I am not sure about the W3C reference you are mentioning, but it looks to my like several of the other projects I found: They started and figured out that it was possible in principle (which is not really a surprise), but stopped before finishing all the hard parts which make it quite tricky to write a general parser handling all possible cases.

Erik Wilde
2008-06-30 23:33:38
David: Sure, XSLT 2.0 is fine with me, it usually allows to write much better code than 1.0, so I would actually prefer 2.0.
M. David Peterson
2008-07-01 10:27:58
@Erik,


>> David: Sure, XSLT 2.0 is fine with me, it usually allows to write much better code than 1.0, so I would actually prefer 2.0.


I'll dig deeper and see what I can come up with.

Damian Steer
2008-07-01 14:38:42
Several attempts were made to do this in the old days. Seemed to be some kind of rite of passage at one point :-)


The most curious one I know of is Jeremy Carroll's snail http://www.hpl.hp.com/personal/jjc/snail/ .


However Max Froumentin's http://www.w3.org/2001/12/rubyrdf/xsltrdf/README.html is much more practical. I think there were others knocking around, too (Dan Connolly? Eric Prud'hommeaux?), but Max's ought to get you started.

Erik Wilde
2008-07-01 15:06:37
Damian: Thanks for the pointers!


It's not that I need such a parser right now. I prefer to work with well-designed XML vocabularies so that i don't need this. What I am trying to do is to find out whether there even is something like that. I have heard people saying that "RDF/XML is easily usable XML data" one time too often now. So I want to find out what they are actually doing when using an XML toolset and presented with RDF/XML data.

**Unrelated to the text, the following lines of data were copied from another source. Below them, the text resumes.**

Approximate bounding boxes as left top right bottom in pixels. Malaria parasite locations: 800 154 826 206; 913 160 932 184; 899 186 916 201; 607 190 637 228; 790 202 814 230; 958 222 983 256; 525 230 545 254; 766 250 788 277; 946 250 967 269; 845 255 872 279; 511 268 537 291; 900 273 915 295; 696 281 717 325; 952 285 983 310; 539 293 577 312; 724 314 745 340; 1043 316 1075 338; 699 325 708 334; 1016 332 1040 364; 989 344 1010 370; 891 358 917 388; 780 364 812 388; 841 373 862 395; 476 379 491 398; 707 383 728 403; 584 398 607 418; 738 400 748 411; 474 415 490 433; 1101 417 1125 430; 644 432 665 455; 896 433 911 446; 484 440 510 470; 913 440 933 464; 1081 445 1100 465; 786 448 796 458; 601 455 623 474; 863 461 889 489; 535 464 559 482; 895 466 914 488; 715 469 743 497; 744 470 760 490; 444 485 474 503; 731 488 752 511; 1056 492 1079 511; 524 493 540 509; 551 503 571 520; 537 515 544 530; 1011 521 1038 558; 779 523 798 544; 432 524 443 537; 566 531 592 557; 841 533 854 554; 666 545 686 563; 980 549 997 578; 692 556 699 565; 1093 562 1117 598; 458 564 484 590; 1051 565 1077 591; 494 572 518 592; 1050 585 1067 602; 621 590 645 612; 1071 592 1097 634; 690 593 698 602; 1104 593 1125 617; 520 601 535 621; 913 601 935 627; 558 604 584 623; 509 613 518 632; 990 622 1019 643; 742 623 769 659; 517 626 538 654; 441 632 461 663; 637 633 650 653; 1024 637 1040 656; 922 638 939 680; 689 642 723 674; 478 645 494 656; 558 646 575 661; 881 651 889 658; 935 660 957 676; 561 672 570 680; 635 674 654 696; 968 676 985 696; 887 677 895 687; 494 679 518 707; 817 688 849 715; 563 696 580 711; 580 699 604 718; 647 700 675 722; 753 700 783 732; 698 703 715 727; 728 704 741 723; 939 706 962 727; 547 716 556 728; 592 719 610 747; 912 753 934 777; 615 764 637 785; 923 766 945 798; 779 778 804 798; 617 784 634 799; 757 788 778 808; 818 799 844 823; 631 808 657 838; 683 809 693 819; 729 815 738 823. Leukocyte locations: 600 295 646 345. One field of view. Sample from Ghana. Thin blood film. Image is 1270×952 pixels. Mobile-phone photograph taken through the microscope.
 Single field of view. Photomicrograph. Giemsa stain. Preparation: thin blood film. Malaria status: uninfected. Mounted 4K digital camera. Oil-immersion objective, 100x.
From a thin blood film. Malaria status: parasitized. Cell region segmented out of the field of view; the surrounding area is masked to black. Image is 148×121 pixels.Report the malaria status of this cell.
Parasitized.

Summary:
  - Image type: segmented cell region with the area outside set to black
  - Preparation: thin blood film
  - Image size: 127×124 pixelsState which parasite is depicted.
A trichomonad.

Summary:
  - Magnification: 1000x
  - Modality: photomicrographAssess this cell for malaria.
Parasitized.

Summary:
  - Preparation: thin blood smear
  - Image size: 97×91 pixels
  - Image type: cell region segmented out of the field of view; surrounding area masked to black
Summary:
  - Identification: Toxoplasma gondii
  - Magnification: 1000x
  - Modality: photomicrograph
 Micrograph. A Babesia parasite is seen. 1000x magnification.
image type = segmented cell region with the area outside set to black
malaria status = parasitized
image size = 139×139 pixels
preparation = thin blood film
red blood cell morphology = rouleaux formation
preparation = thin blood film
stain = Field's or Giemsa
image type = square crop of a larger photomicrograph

Max Froumentin's implementation certainly looks like it's closer to a complete implementation than most other attempts I have seen so far.

Peter Keane
2008-07-01 18:43:56
Just a clarification on my "retweet" of Tim Bray above: I was (clumsily, since I am not sure it came across properly) interpreting the comment *not* as a criticism of this article, but rather a suggestion that even someone w/ his in-depth knowledge of XML regards using XSLT to parse RDF if something of a "...where angels fear to tread" type of endeavor.


Erik Wilde
2008-07-16 02:59:24
It is kind of interesting that this thread closed without any implementation showing up. There are the usual rumors that somebody once did that, but it definitely does not seem to be mainstream. Which really leaves me with the question: As an XML developer, how am I supposed to handle RDF/XML data? Write my own RDF/XML parser?


And all of this of course ignores the much more problematic fact that "applications should deal with the deductive closure of the RDF graph they process, not the (syntactic) graph itself." (http://www.lassila.org/blog/archive/2005/05/xml_considered.html written by Ora Lassila, one of the creators or RDF.)


I am still unconvinced that it is accurate to label something as being XML-based if it uses RDF/XML. Apart from the very basic task of parsing RDF/XML into a DOM/XDM tree, there are just too few useful things which can be done on the level of XML tools.